## The problem
Turn every line of the rows below into a JSON list of strings, one string per line, with blank lines skipped. Leave the pictures out of the answer.

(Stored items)

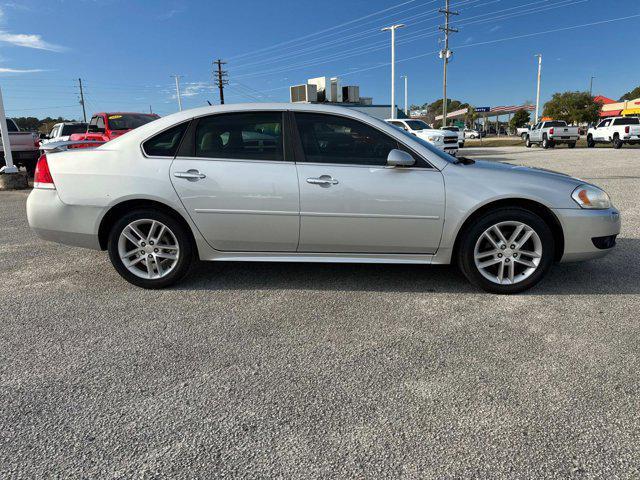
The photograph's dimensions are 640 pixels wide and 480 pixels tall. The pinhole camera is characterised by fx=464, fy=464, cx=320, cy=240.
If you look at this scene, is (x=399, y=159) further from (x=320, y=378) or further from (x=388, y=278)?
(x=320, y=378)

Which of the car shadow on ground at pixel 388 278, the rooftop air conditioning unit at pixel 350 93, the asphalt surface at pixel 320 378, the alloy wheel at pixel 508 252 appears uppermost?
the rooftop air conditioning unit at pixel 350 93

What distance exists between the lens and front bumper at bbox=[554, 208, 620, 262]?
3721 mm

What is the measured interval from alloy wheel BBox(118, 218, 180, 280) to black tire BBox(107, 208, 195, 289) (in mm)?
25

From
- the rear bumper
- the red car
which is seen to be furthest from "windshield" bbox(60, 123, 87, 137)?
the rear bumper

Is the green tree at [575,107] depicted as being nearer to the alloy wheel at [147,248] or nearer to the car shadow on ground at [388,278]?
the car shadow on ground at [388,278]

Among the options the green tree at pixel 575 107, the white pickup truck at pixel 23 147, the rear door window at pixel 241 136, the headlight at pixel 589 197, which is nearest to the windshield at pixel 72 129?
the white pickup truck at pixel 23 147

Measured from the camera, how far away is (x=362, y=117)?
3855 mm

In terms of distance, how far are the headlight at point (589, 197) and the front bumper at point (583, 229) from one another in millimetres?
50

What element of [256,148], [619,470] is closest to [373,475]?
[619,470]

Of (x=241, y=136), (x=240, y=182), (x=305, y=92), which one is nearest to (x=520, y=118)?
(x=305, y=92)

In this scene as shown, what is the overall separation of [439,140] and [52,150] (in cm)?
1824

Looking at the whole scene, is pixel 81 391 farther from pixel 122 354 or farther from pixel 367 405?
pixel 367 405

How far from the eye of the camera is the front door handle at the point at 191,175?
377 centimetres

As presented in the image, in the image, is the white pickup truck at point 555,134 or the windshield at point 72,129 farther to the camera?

## Finished task
[
  "The photograph's dimensions are 640 pixels wide and 480 pixels tall. The pinhole camera is characterised by fx=464, fy=464, cx=320, cy=240.",
  "If you look at this scene, is (x=399, y=159) further from (x=320, y=378) or further from (x=388, y=278)?",
  "(x=320, y=378)",
  "Which of the car shadow on ground at pixel 388 278, the rooftop air conditioning unit at pixel 350 93, the asphalt surface at pixel 320 378, the alloy wheel at pixel 508 252 appears uppermost?",
  "the rooftop air conditioning unit at pixel 350 93",
  "What distance exists between the lens and front bumper at bbox=[554, 208, 620, 262]?",
  "3721 mm",
  "What is the measured interval from alloy wheel BBox(118, 218, 180, 280) to black tire BBox(107, 208, 195, 289) (in mm)?",
  "25",
  "From",
  "- the rear bumper",
  "- the red car",
  "which is seen to be furthest from \"windshield\" bbox(60, 123, 87, 137)?",
  "the rear bumper",
  "Is the green tree at [575,107] depicted as being nearer to the alloy wheel at [147,248] or nearer to the car shadow on ground at [388,278]?",
  "the car shadow on ground at [388,278]",
  "Among the options the green tree at pixel 575 107, the white pickup truck at pixel 23 147, the rear door window at pixel 241 136, the headlight at pixel 589 197, which is nearest to the windshield at pixel 72 129?",
  "the white pickup truck at pixel 23 147",
  "Measured from the camera, how far away is (x=362, y=117)?",
  "3855 mm",
  "In terms of distance, how far are the headlight at point (589, 197) and the front bumper at point (583, 229) from one another in millimetres?",
  "50",
  "What element of [256,148], [619,470] is closest to [373,475]?",
  "[619,470]",
  "Of (x=241, y=136), (x=240, y=182), (x=305, y=92), which one is nearest to (x=520, y=118)?",
  "(x=305, y=92)",
  "In this scene as shown, what is the overall separation of [439,140] and [52,150] (in cm)?",
  "1824",
  "Looking at the whole scene, is pixel 81 391 farther from pixel 122 354 or farther from pixel 367 405?",
  "pixel 367 405",
  "How far from the eye of the camera is the front door handle at the point at 191,175?",
  "377 centimetres",
  "As presented in the image, in the image, is the white pickup truck at point 555,134 or the windshield at point 72,129 farther to the camera?"
]